HPC mavens sell excess super cycles
The Cheshire HPC utility
Supercomputing labs the world over are feeling the budget pressure like the rest of us, especially those supported by public funds. With this in mind, OCF – an HPC system integrator based in Sheffield – has come up with a plan that will help labs make a little money to cover their cost: sell capacity to outsiders for a fee.
To test out the idea, OCF has partnered with Daresbury Laboratory, located in Cheshire and the former home of the world's first high-energy synchrotron radiation source. Daresbury Lab is not a huge supercomputing center - it currently does not have a box on the Top 500 supercomputing list, for instance - but it did have a BlueGene/P parallel super from IBM with 8,192 processors rated at 2.78 teraflops on the November 2009 list. Daresbury has used parallel supers based on Intel i860 RISC processors back in the early 1990s, but it eventually shifted over to IBM's RS/6000 PowerParallel SP2 machines and then to Big Blue's BlueGene boxes.
More recently, Daresbury has installed a 2.5 teraflops cluster based on IBM's iDataPlex bladish-rackish hybrids. According to Julian Fielden, managing director of OCF, which supplies servers, storage, and networking to the public sector in the United Kingdom, Daresbury has an 84-unit iDataPlex rack that currently has 20 two-socket server nodes in it using 2.6 GHz Xeon 5600 processors from Intel.
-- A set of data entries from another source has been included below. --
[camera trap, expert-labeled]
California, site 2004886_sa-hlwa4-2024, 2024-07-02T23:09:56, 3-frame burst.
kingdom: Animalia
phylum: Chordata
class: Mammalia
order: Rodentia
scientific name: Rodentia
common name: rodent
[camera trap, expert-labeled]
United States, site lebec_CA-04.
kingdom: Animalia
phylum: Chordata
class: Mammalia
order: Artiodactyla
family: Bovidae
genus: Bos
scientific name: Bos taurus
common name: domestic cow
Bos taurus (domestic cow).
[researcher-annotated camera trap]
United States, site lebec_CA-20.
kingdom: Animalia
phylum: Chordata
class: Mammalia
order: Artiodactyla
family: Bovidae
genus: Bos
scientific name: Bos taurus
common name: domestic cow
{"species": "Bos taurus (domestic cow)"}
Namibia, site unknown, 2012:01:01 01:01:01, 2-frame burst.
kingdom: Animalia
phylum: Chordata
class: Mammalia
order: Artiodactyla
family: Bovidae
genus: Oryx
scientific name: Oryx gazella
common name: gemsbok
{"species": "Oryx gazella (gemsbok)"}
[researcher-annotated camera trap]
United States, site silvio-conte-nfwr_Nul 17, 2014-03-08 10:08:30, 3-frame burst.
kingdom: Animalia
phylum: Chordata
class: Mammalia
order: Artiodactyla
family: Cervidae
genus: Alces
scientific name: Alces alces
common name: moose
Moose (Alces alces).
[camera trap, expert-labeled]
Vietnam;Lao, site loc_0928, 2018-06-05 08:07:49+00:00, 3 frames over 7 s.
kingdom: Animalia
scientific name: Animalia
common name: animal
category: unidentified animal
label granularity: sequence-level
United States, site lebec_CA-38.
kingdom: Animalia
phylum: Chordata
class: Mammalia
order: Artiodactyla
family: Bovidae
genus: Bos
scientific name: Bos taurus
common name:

Some of the nodes have Nvidia GPU co-processors in them for some extra number-crunching. The system can be configured with either Linux or Windows HPC Server 2008 and uses Platform Computing's Infrastructure Sharing Facility to manage the server images and its Load Sharing Facility to schedule multiple jobs on the cluster. IBM's Global Parallel File System is used on a back-end clustered storage array.
"We don't think that HPC is ready for cloud as such," explains Fielden, "but we do think it is ready for infrastructure on demand."
Under the deal that OCF has cut with Daresbury Lab, OCF will sell excess capacity on this baby cluster next year under a utility pricing scheme called enCore. Nodes will be carved up and loaded with outside workloads that are kept absolutely separate from internal workloads running at the lab. HPC labs are extremely paranoid about security, and data on the machines is encrypted, storage arrays are locked down, and remote access is also encrypted into and out of the machines. The GPFS storage is partitioned and no one outside of the lab's firewall can get to the data used by Daresbury's researchers.
OCF has not finalized pricing on the HPC utility yet, but Fielden says the plan is to charge a modest annual fee of around a couple of hundred pounds to gain access to enCore capacity plus 15 pence per core hour on top of that. OCF is not expecting the enCore service to be used on big jobs that require thousands of cores and months to run, but rather is focusing on modest jobs that might otherwise require small companies or research organizations to spend tens to hundreds of thousands of pounds to build their own clusters. The goal of the enCore service is for the overall price to run a typical job to cost between hundreds to thousands of pounds.
The enCore service will be in beta on the Daresbury kit in January and will be generally available in February. OCF is working now to bring other labs into the United Kingdom into the fold. ®